-- WRITTEN INSTRUCTION --
Copy out the material from the line with "When looking at" to the line with "4.01 metres", changing "green shrub" to "leafy bush" and keeping everything else the same.

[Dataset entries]
* * *

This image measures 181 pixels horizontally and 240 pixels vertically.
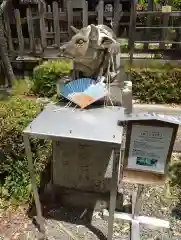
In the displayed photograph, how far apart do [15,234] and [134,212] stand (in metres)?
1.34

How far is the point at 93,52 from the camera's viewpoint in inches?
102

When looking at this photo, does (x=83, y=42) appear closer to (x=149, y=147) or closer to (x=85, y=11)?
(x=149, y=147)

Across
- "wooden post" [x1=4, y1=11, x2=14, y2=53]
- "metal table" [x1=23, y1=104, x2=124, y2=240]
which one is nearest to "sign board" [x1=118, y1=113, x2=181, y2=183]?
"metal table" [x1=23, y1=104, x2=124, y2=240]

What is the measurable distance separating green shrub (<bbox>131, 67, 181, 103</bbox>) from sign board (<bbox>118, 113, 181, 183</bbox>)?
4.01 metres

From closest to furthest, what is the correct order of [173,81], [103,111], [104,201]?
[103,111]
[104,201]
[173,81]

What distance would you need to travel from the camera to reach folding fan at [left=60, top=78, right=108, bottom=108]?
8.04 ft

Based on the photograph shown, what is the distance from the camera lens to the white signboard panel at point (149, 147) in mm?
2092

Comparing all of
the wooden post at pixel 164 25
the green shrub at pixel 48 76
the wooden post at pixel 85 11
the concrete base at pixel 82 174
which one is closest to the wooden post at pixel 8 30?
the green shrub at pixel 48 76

* * *

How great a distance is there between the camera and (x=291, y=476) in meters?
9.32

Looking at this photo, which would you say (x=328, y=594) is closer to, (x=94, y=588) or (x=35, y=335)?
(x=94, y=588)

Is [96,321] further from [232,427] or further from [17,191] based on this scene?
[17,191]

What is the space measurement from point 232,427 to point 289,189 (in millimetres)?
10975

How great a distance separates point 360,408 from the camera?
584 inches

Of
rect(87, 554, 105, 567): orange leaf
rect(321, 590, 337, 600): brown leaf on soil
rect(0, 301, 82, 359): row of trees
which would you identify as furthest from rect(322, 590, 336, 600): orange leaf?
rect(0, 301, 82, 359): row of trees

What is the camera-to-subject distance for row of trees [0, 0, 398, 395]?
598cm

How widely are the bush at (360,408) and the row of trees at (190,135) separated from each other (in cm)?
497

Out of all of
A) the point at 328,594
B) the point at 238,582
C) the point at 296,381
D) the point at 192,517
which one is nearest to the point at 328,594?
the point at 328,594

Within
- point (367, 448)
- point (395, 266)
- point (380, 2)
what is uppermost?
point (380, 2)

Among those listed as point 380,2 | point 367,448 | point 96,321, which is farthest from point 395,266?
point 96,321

* * *

-- ANSWER TO THE PROBLEM --
When looking at this photo, does (x=83, y=42) appear closer to (x=149, y=147) or closer to (x=85, y=11)?
(x=149, y=147)

Across
- "wooden post" [x1=4, y1=11, x2=14, y2=53]
- "metal table" [x1=23, y1=104, x2=124, y2=240]
which one is nearest to "sign board" [x1=118, y1=113, x2=181, y2=183]?
"metal table" [x1=23, y1=104, x2=124, y2=240]

What is the measurable distance separating leafy bush (<bbox>131, 67, 181, 103</bbox>) from sign board (<bbox>118, 113, 181, 183</bbox>)?
4.01 metres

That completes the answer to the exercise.